The DZ-MV208E writes to 8cm discs, not 12cm, which keeps the cameras form factor small and lightweight. On a double-sided DVD-RAM disc, using both sides, you can film from 60 to 120 minutes of video (depending on which quality setting you use), or take up to 1,998 still photos at 1,024 x 768.
With a single sided DVD-R disc you can record 30 minutes of high quality video or 60 minutes of standard quality, but you cant record stills on this media. The camera comes bundled with one DVD-R and one single-sided DVD-RAM disc (so halve the above DVD-RAM times/capacities).
DVD-RAM offers the most functionality on the DZ-MV208E, despite its incompatibility with DVD players, as the in-camera editing available with the format is superb. You can edit, cut, and splice video, as well as insert transition effects, audio, text and video overlays, and re-order clips all in-camera.

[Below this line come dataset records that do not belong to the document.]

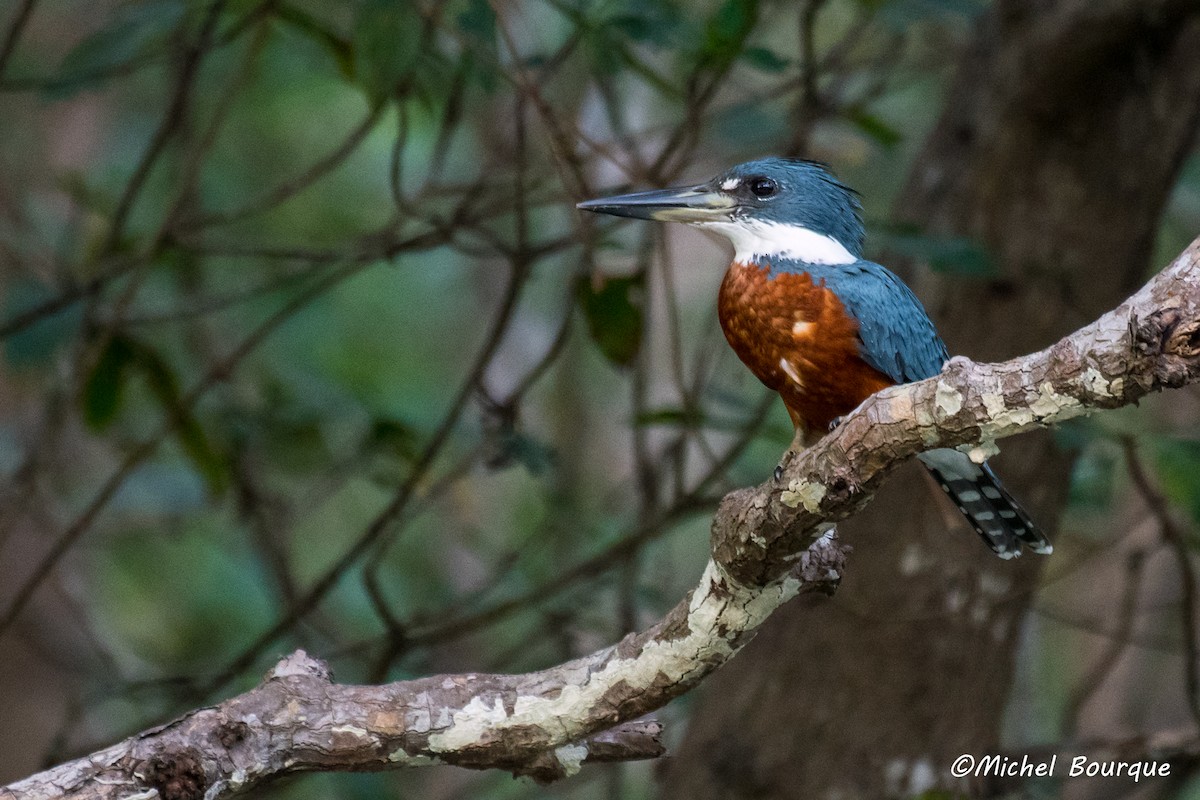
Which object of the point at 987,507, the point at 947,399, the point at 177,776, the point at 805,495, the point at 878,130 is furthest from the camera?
the point at 878,130

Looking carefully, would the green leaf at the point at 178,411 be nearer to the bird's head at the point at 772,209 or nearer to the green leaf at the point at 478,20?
the green leaf at the point at 478,20

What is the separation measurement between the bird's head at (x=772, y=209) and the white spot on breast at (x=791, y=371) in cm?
36

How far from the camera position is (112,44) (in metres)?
3.88

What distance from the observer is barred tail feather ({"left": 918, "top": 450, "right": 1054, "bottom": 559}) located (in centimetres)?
331

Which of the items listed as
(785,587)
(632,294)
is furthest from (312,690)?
(632,294)

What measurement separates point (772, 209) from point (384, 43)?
1.10 meters

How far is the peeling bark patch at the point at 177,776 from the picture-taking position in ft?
7.48

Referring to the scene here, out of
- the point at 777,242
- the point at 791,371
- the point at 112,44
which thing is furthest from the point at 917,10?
the point at 112,44

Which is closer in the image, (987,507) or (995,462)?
(987,507)

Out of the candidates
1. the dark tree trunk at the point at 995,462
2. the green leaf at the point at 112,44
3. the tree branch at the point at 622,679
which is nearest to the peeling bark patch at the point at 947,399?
the tree branch at the point at 622,679

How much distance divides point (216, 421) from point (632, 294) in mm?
1917

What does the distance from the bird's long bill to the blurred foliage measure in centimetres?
30

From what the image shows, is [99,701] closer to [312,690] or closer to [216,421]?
[216,421]

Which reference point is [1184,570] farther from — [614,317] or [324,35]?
[324,35]
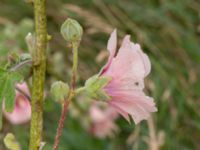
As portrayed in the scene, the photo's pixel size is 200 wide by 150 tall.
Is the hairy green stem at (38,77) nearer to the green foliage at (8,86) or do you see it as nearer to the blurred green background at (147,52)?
the green foliage at (8,86)

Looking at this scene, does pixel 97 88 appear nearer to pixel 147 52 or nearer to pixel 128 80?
pixel 128 80

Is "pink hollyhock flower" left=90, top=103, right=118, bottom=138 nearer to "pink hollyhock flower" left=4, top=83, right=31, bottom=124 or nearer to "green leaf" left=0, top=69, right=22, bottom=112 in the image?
"pink hollyhock flower" left=4, top=83, right=31, bottom=124

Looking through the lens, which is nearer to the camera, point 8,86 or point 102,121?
point 8,86

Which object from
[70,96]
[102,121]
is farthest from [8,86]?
[102,121]

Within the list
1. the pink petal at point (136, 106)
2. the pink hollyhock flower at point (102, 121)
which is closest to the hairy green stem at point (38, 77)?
the pink petal at point (136, 106)

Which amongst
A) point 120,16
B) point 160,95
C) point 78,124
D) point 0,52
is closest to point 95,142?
point 78,124

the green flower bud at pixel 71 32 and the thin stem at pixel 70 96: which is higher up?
the green flower bud at pixel 71 32
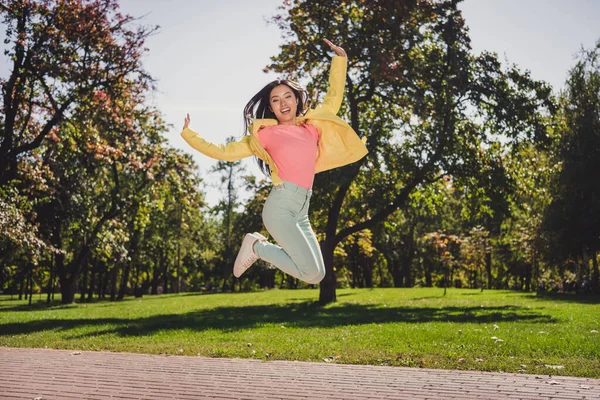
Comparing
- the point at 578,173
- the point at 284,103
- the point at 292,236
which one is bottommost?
the point at 292,236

An optional PC Editing Kit is available, which includes USB 1.1 and UDF drivers for Windows 98, ME, 2000 and XP, plus Ulead PhotoExplorer 7 Lite, PowerDVD XP 4.0 and Ulead DVD Movie Factory. This kit is recommended as it lets you download your video from the camera, further edit on the PC and then upload back to the camera to burn permanently to DVD-R.

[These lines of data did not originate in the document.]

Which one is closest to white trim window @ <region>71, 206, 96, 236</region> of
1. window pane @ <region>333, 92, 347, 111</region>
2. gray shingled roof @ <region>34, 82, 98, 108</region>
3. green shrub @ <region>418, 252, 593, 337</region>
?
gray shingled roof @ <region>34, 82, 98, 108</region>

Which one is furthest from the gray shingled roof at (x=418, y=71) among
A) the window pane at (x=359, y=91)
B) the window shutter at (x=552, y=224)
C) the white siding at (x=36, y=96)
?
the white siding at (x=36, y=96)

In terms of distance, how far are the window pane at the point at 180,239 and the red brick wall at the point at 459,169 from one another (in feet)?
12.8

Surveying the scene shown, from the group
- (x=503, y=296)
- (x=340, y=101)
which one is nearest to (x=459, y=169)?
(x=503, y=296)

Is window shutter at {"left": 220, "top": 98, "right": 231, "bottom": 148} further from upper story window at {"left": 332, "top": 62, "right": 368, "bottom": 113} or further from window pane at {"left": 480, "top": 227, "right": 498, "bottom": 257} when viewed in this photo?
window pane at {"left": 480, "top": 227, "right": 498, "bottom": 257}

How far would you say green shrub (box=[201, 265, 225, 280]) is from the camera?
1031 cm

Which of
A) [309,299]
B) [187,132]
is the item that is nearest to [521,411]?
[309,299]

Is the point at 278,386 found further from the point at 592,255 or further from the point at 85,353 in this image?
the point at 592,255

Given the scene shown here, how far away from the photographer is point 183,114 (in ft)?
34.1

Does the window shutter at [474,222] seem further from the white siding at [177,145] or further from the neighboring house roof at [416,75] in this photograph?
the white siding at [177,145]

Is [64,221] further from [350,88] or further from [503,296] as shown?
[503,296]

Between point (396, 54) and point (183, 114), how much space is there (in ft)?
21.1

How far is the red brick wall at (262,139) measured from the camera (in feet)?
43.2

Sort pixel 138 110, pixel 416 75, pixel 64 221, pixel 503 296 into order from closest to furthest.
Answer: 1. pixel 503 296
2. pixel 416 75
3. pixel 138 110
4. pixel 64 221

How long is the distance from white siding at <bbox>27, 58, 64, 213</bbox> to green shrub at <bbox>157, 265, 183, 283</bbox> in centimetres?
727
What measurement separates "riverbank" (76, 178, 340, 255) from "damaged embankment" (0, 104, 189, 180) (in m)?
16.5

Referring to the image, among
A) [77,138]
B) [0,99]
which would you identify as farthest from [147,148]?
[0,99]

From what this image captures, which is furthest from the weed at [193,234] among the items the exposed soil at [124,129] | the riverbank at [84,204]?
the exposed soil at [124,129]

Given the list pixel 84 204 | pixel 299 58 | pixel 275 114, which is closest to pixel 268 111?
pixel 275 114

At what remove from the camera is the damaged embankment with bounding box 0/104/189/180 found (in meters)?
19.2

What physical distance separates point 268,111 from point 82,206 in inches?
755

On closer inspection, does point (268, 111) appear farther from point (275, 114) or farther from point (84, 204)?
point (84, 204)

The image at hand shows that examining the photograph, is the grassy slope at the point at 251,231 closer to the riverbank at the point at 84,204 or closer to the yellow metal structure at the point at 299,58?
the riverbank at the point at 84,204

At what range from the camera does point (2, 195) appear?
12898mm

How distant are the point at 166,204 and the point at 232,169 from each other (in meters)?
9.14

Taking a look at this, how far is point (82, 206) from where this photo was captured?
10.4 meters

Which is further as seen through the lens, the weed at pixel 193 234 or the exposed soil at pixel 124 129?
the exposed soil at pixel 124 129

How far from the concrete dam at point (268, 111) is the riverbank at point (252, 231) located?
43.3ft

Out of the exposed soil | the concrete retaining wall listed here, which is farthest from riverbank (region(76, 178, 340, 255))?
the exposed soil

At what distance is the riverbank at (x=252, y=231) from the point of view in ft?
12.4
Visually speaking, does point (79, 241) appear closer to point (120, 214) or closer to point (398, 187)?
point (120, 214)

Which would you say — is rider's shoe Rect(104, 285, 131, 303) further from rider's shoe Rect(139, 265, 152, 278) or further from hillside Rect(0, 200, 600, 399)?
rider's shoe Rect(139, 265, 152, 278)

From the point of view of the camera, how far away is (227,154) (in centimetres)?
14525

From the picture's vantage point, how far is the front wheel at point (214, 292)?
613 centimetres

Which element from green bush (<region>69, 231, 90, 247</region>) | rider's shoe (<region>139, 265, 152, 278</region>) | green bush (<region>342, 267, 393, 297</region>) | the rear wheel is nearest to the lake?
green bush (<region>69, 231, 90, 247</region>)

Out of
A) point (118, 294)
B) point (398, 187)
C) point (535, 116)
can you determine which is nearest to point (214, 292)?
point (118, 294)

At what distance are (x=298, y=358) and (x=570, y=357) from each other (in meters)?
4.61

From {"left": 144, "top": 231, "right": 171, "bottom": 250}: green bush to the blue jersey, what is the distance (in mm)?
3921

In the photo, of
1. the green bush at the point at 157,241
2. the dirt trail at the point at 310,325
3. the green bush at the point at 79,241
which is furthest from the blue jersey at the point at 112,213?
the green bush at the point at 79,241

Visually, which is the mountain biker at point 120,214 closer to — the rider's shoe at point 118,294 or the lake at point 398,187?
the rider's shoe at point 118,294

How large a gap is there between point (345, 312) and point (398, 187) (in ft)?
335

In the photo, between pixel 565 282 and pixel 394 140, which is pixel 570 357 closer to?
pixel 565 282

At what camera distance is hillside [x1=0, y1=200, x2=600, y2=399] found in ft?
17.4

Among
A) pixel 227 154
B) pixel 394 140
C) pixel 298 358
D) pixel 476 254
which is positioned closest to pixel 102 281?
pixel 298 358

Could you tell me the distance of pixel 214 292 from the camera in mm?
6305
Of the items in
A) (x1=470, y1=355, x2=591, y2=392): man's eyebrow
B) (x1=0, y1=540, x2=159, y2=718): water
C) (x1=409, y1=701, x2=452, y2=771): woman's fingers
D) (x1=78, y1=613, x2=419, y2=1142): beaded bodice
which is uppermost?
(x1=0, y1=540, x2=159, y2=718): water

If you are thinking about using your PC to edit, you might be put off by the cameras support for USB 1.1 not USB 2.0 or FireWire. However, unlike normal cameras that require you to copy huge chunks of un-encoded DV to the PC and need the speed of FireWire, the DZ-MV208E encodes video to MPEG-2 on the fly as it is filmed, so the file sizes are smaller. Having said that, a single side of a DVD-RAM disc holds 1.4GB, so youre still looking at a bit of idle time.
While the Hitachi DVD cameras have improved in quality since their inception, there is still room for improvement: 0.8-megapixels is not an astounding resolution, but it is slightly enhanced by the 12x manual zoom (+240x digital); however, for direct playback, in-camera editing and functionality, the DZ-MV208E is hard to beat.